The Greens and the Teals have benefited from large political donations.
The funding from Climate 200 was not entirely responsible for their wins, but their longevity may, paradoxically, depend on jettisoning that funding model in order level the political playing field.
Here is the bottom line: the newly installed Independents cannot achieve their stated aims of action on climate change without Labor’s collaboration, and Labor can’t do it under the current political funding model.
The Independent’s longevity also depends on more community-backed Independents joining them in parliament in the next few elections. That cannot happen if the people who could become those candidates are blocked by major parties with the weight of large bank accounts and infrastructure behind them.
I have personal experience of the difficulties involved. I tried to be one of those candidates in the 2022 election.
I started far too late—in January this year—and four months is not nearly long enough to jump through all the bureaucratic hoops deliberately designed to prevent new, independent candidates entering parliament. Even if I’d had a year, I didn’t have the connections, staff, infrastructure, experience, or knowledge—or the money it takes to buy those things—that I needed to get a campaign off the ground.
With three years to plan for the next election, I might be able to do it. Might.

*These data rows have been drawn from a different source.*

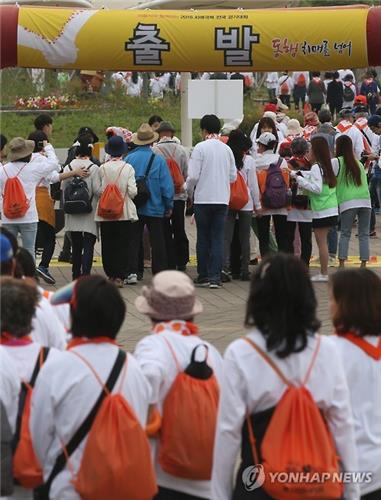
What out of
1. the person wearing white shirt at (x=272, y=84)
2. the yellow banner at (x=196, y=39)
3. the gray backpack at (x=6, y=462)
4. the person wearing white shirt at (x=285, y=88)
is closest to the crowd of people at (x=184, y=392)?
the gray backpack at (x=6, y=462)

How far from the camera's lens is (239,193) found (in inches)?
567

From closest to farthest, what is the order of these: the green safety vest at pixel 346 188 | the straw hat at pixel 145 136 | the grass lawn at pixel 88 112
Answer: the straw hat at pixel 145 136 < the green safety vest at pixel 346 188 < the grass lawn at pixel 88 112

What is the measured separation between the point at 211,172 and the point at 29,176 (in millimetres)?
1948

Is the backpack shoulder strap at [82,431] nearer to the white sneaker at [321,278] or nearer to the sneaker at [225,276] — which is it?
the sneaker at [225,276]

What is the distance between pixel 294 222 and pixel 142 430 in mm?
9615

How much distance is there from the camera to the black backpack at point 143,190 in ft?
46.1

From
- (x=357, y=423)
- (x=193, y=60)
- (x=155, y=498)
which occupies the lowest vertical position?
(x=155, y=498)

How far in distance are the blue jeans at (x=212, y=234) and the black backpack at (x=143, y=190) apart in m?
0.57

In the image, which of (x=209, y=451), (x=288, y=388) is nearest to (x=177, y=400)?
(x=209, y=451)

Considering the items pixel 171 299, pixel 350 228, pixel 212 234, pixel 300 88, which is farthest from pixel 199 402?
pixel 300 88

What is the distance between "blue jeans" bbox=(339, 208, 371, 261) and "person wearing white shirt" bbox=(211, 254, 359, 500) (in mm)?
9498

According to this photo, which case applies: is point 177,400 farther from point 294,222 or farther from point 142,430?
point 294,222

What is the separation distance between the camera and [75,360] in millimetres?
5273

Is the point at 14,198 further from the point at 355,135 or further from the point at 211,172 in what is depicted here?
the point at 355,135
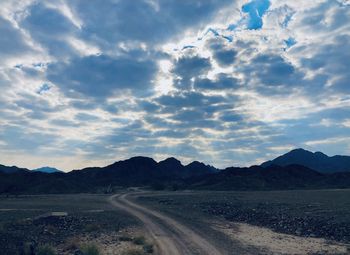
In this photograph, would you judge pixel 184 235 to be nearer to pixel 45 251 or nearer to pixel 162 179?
pixel 45 251

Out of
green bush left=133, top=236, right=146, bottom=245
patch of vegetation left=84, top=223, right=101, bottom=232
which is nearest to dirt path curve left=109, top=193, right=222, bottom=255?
green bush left=133, top=236, right=146, bottom=245

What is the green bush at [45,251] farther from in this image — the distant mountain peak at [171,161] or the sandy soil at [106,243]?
the distant mountain peak at [171,161]

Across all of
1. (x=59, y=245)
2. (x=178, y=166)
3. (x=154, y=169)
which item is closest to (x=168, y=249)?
(x=59, y=245)

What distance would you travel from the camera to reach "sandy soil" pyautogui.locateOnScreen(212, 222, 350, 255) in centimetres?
1847

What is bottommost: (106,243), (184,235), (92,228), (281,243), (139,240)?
(281,243)

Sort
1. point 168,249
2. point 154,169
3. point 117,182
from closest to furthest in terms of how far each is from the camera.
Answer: point 168,249 < point 117,182 < point 154,169

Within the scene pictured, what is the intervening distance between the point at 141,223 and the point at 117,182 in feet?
346

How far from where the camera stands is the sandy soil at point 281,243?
18469 millimetres

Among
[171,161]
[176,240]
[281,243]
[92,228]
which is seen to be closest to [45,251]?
[176,240]

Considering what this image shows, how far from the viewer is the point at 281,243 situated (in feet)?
68.0

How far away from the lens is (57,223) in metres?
26.8

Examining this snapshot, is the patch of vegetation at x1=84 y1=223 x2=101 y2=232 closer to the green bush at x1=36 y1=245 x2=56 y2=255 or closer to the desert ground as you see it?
the desert ground

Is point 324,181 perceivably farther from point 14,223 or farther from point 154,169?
point 14,223

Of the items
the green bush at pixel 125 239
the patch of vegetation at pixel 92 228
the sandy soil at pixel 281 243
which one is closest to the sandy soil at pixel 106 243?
the green bush at pixel 125 239
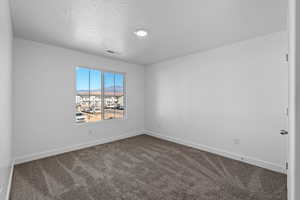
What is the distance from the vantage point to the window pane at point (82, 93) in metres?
3.67

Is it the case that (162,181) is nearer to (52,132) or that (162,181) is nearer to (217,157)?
(217,157)

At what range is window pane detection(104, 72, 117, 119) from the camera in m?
4.28

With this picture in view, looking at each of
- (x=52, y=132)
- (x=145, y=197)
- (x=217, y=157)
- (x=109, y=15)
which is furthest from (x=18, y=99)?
(x=217, y=157)

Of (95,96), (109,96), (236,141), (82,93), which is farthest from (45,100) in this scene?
(236,141)

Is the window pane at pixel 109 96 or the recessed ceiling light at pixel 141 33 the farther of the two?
the window pane at pixel 109 96

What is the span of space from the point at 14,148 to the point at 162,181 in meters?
2.90

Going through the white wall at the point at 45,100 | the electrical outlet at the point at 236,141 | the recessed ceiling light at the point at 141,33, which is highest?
the recessed ceiling light at the point at 141,33

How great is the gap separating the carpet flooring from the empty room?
0.02 m

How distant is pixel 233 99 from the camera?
3033 mm

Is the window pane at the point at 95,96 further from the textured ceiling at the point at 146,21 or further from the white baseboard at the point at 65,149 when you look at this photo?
the textured ceiling at the point at 146,21

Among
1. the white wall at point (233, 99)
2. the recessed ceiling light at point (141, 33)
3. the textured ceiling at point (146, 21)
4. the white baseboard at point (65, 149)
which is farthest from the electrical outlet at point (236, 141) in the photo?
the white baseboard at point (65, 149)

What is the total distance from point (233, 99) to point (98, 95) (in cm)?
351

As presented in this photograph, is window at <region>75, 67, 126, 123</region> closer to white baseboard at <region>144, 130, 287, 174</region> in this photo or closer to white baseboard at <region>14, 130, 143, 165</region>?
white baseboard at <region>14, 130, 143, 165</region>

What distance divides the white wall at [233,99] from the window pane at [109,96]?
5.28 ft
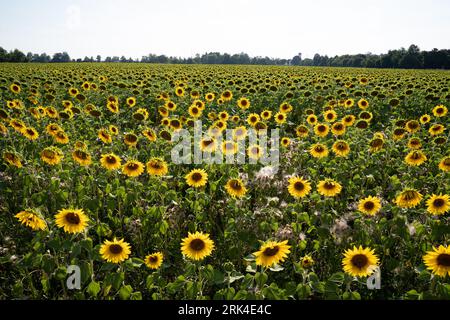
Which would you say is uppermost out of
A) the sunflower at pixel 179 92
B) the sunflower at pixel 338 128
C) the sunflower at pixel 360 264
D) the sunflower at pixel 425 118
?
the sunflower at pixel 179 92

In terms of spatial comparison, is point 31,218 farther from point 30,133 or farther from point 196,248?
point 30,133

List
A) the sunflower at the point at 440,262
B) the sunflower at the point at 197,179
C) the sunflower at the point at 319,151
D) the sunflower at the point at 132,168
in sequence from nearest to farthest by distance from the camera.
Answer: the sunflower at the point at 440,262 → the sunflower at the point at 197,179 → the sunflower at the point at 132,168 → the sunflower at the point at 319,151

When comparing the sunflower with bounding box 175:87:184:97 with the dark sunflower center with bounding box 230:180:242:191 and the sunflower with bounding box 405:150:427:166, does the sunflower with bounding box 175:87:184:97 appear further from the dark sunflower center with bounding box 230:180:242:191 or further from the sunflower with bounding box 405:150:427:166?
the sunflower with bounding box 405:150:427:166

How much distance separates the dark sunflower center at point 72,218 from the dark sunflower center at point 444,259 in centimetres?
349

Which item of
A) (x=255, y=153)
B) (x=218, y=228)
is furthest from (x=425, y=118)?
(x=218, y=228)

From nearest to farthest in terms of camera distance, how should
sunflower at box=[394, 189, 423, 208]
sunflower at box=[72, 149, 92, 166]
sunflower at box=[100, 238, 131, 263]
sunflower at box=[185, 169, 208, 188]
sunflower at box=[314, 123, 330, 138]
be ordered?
sunflower at box=[100, 238, 131, 263], sunflower at box=[394, 189, 423, 208], sunflower at box=[185, 169, 208, 188], sunflower at box=[72, 149, 92, 166], sunflower at box=[314, 123, 330, 138]

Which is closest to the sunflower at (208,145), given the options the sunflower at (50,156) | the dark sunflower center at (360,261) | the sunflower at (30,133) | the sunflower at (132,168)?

But if there is no effective reform to campaign finance, no amount of time will be enough for me, or any other new Independent, to run a successful bid against the million-dollar candidates selected by large donors.
We were lucky this time.
Holmes à Court supported smart women with conviction and integrity, while Clive Palmer splattered millions of dollars over Queensland and the entire internet to no effect. But if Palmer (or others like him) were taking notes over the last six weeks, we might get a very different result next time.
Campaign finance reform is our only protection from state capture and the whims of billionaires.
If the Teals and Greens want to prove that integrity and climate-change action truly are their guiding lights, campaign finance reform—and the sacrifices they will have to make to get it—must be their first move. Everything else gets much easier after that, and they will have entirely justified the hope for change that swept them into parliament on May 21.
Interesting column, but not quite correct re the Greens who get most of their funding via AEC and small donations. Some large high profile donations is not nearly the same thing as being bank rolled by gambling companies and the fossil fuel industry or Simon Holmes a Court. In a state like WA, the budget for the entire state campaign for the Greens would be the same as a "teal" was getting for one seat, so its really not comparable.
So good, Jane. Well said. Campaign finance reform and truth in political advertising laws are urgently needed.
The odious Palmer pissed away millions in this election, but one can easily see someone a bit smarter doing what he did and it actually working. Democracy for sale.